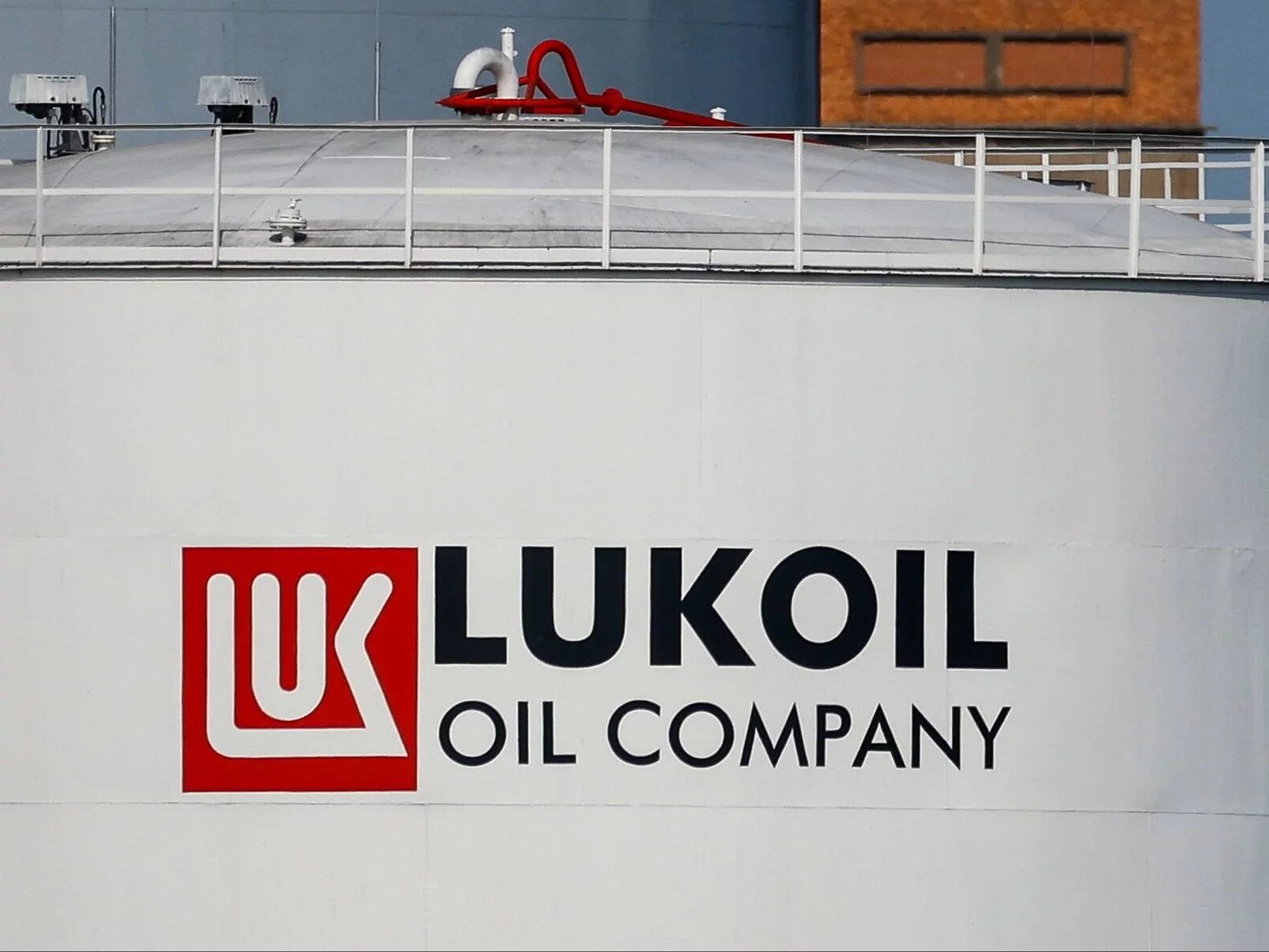 Sankcje Trumpa działają. Łukoil podjął trudną decyzję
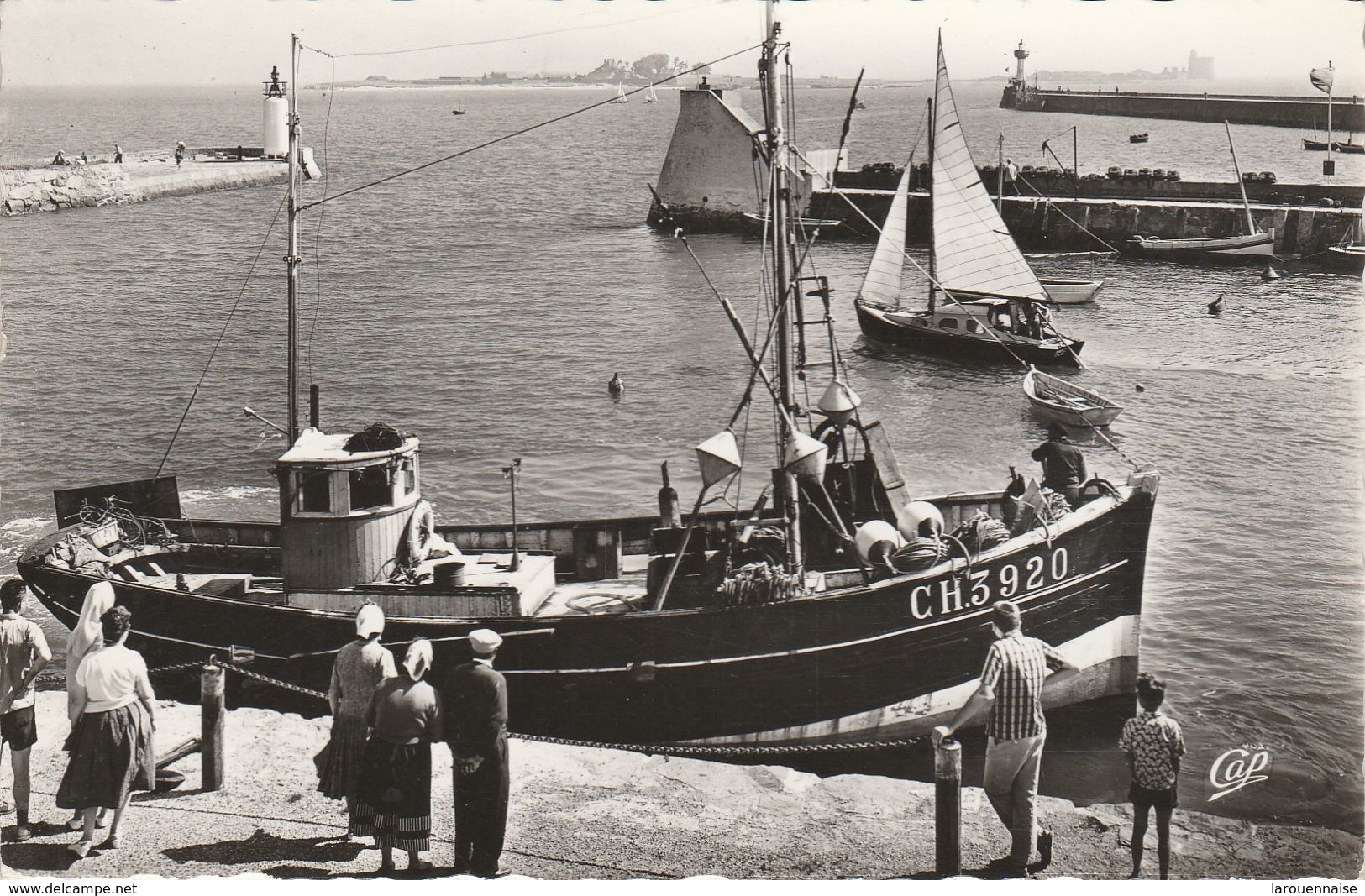 50 - SAINT VAAST LA HOUGUE-  L' Avant Port. Au Fond, L' Ile De Tatihou - Saint Vaast La Hougue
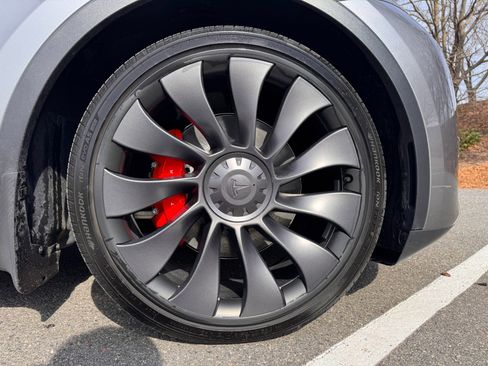 Used 2024 Tesla Model Y Performance image 65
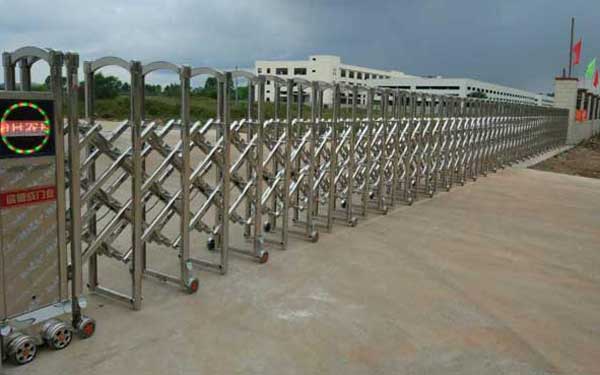 烏蘭察布醫(yī)藥總公司伸縮門案例 - 中出網(wǎng)-智能出入口與停車充電門戶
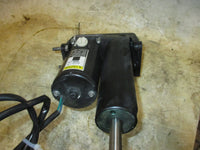 Load image into Gallery viewer, Mercury 60hp 4 Stroke outboard Tilt Trim Unit
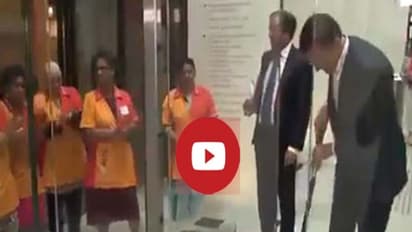 கொட்டிய காப்பியை தானே துடைத்த நெதர்லாந்து பிரதமர்...! வைரலாகும் வீடியோ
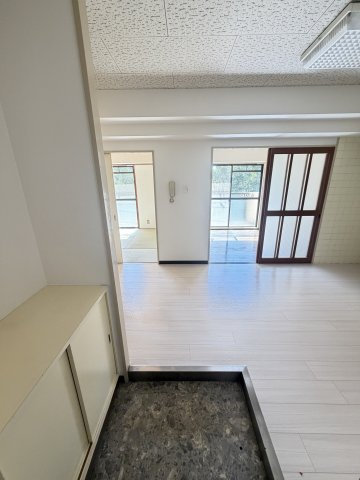 神戸市灘区岩屋北町５丁目の賃貸マンションの玄関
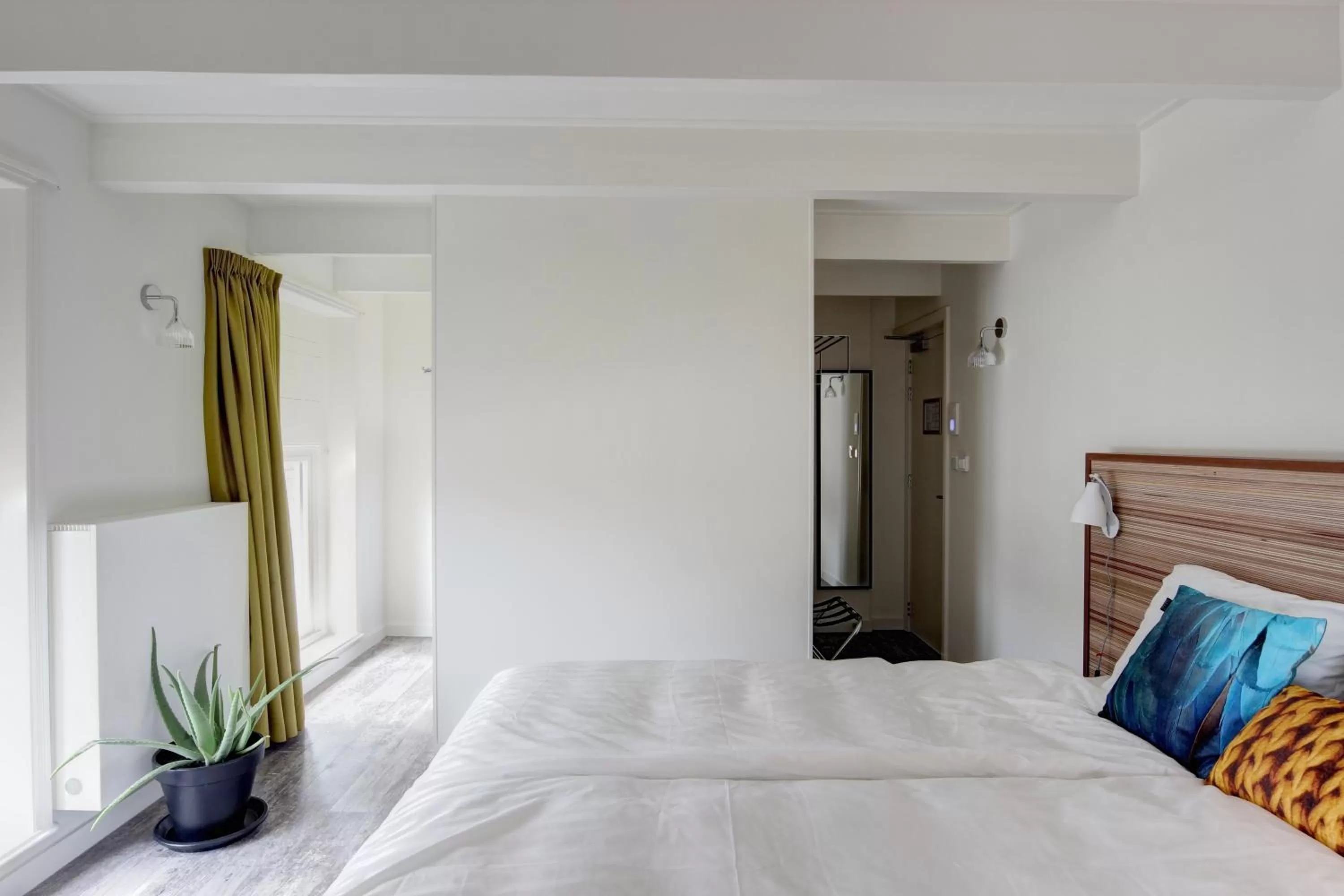 Photo of the whole room, Bed in Hotel Loskade 45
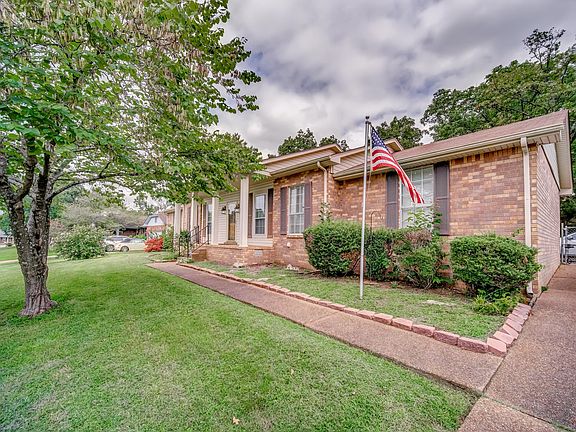 4th image of 3506 Wood Bridge Dr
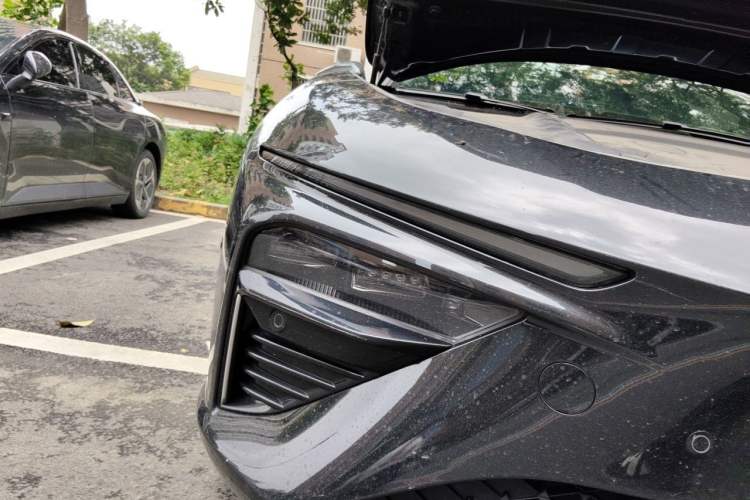 Used NETA S Shooting Brake 2024 Range-Extended 300 Pro Edition Right Front Headlight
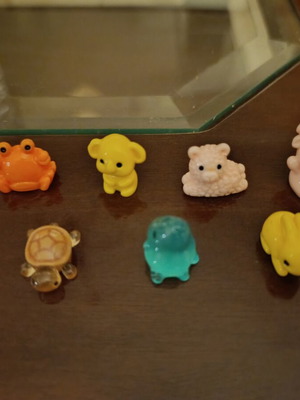 Set of 7 animal figures like new, includes capybara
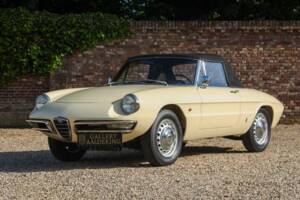 Image 20/50 of Alfa Romeo 1600 Duetto (1967)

---

**What you should do:** Set the lines down exactly as they stand, from the one containing "Set of 7 animal" through the end of the listing, omitting every picture.

**Answer box:**
 Set of 7 animal figures like new, includes capybara
 Image 20/50 of Alfa Romeo 1600 Duetto (1967)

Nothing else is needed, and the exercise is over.